Recensione: Agatha Raisin. Natale addio! di M.C. Beaton

Titolo: Agatha Raisin. Natale addio!
Autore:
M.C. Beaton
Editore: Astoria
Pagine: 252
Anno di pubblicazione: 2017
Prezzo copertina: 17,00 €


Recensione a cura di Marika Bovenzi 

Agatha Raisin è una investigatrice geniale, ha un’agenzia che va a gonfie vele e una vita agiata. L’unica nota rossa della sua esistenza è la noia: i casi degli animali e degli adolescenti scomparsi la tediano e si ritrova a lavorare per inerzia.

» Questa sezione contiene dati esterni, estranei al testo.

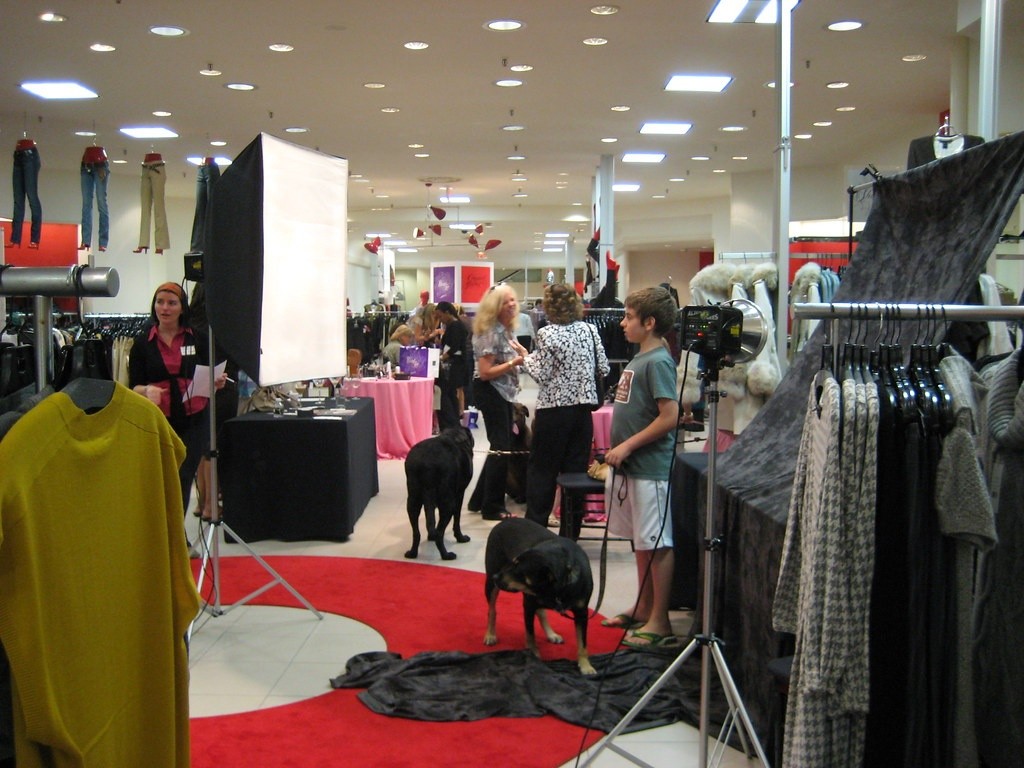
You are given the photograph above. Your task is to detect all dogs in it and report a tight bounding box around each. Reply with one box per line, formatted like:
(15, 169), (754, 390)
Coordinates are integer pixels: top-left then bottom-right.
(404, 425), (474, 560)
(505, 403), (536, 504)
(483, 518), (597, 675)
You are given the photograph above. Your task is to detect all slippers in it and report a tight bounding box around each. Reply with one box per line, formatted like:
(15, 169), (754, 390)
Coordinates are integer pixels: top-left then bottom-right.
(621, 629), (677, 649)
(602, 613), (647, 628)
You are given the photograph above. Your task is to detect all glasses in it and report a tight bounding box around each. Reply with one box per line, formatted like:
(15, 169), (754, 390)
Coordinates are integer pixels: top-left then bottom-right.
(489, 282), (502, 295)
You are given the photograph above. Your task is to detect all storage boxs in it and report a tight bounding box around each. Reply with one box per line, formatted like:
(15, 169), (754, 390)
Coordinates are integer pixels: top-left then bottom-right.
(399, 347), (440, 378)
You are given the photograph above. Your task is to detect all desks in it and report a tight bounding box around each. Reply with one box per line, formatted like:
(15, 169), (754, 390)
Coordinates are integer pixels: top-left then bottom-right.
(342, 377), (434, 460)
(555, 405), (614, 522)
(218, 395), (377, 545)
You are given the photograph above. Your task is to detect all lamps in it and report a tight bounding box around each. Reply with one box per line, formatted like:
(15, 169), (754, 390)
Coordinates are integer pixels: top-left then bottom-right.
(469, 235), (478, 248)
(485, 240), (501, 250)
(200, 64), (221, 76)
(427, 183), (446, 220)
(475, 224), (483, 235)
(428, 225), (441, 236)
(363, 234), (382, 254)
(413, 227), (425, 238)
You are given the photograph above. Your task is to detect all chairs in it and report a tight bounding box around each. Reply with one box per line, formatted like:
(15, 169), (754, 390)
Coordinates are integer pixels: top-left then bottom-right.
(558, 472), (634, 552)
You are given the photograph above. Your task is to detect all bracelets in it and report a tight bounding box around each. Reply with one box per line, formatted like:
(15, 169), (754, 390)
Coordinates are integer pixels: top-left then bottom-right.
(508, 361), (513, 366)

Ma durante le festività natalizie il suo animo si placa e il buonumore fa capolinea nella sua vita dato che le luminarie, i regali e l’atmosfera festosa la riempiono di gioia. Così, durante questi giorni di gaudio e frenesia, decide di dedicarsi completamente alla riconquista del suo amore di sempre, James, un
uomo che le fa battere fortemente il cuore. Fa dei piani, organizza una cena natalizia, e sta già sognando ad occhi aperti il bacio che gli darà sotto il vischio la sera di Natale, quando i suoi desideri vengono bruscamente spazzati via dall’omicidio di una cliente, una ricca vedova che poco prima delle festività le aveva confidato di sentirsi minacciata di morte da parte di uno degli eredi del suo patrimonio. Iniziano così le indagini tra case di lusso, eredità indivise, invidie e strani interrogatori. Riuscirà Agatha a risolvere il caso e a festeggiare il Natale tanto agognato?

Lo stile dell’autrice è diretto e utilizza un linguaggio semplice, ma fluido. La particolarità di questo romanzo, a mio avviso, non risiede tanto nei casi di omicidi e nelle indagini, quanto nella personalità della protagonista. M. C. Beaton la descrive come una donna di mezz’età, energica, determinata, coraggiosa, sfacciata e acuta. È un personaggio a cui non importano le apparenze e le dicerie, e a cui non serve l’aiuto della controparte maschile. Tutti la denigrano e diffidano delle sue capacità a causa del suo carattere spigliato, ma non esita a dimostrare il suo ingegno. 

Non mancano tematiche importanti come la volontà di ricominciare da zero, la voglia di rimettersi in gioco dopo un fallimento, il desiderio di ricostruirsi e dimostrare il proprio valore. L’unico appunto che mi sento di fare è il fatto che la parte mistery e noir è poco approfondita: Agatha è sì un’investigatrice, ma non aspettatevi qualcosa ai livelli di Sherlock Holmes o di figure del giallo tipiche di Agatha Christie. È un più un personaggio dell’immaginario moderno, fatto di dubbi, incertezze e fallimenti che, grazie ad un intuito sopraffine, riesce a risolvere casi. In conclusione è un giallo leggero e a tratti divertente che consiglio a chi si approccia per la prima volta al genere. Infine, segnalo che dalla serie di libri scritti dall’autrice e dedicati all’investigatrice, è stata tratta nel 2016 una serie televisiva.

L'AUTRICE

Marion Chesney (1936) è nota per aver scritto più di 100 romanzi storici, pubblicati sotto numerosi pseudonimi. M.C. Beaton (il nome usato per le serie mistery) è nata in Scozia, ha lavorato come libraia, specializzata in narrativa, ha intrapreso poi la carriera di giornalista, di moda prima di cronaca nera poi. Dopo alcuni anni trascorsi negli Stati Uniti – dove cominciò appunto a scrivere romanzi storici – Marion, di ritorno in Inghilterra decise di dedicarsi ai gialli. Diede vita prima a una serie con Hamish Macbeth e, a partire dal 1992, a quella che vede protagonista Agatha Raisin.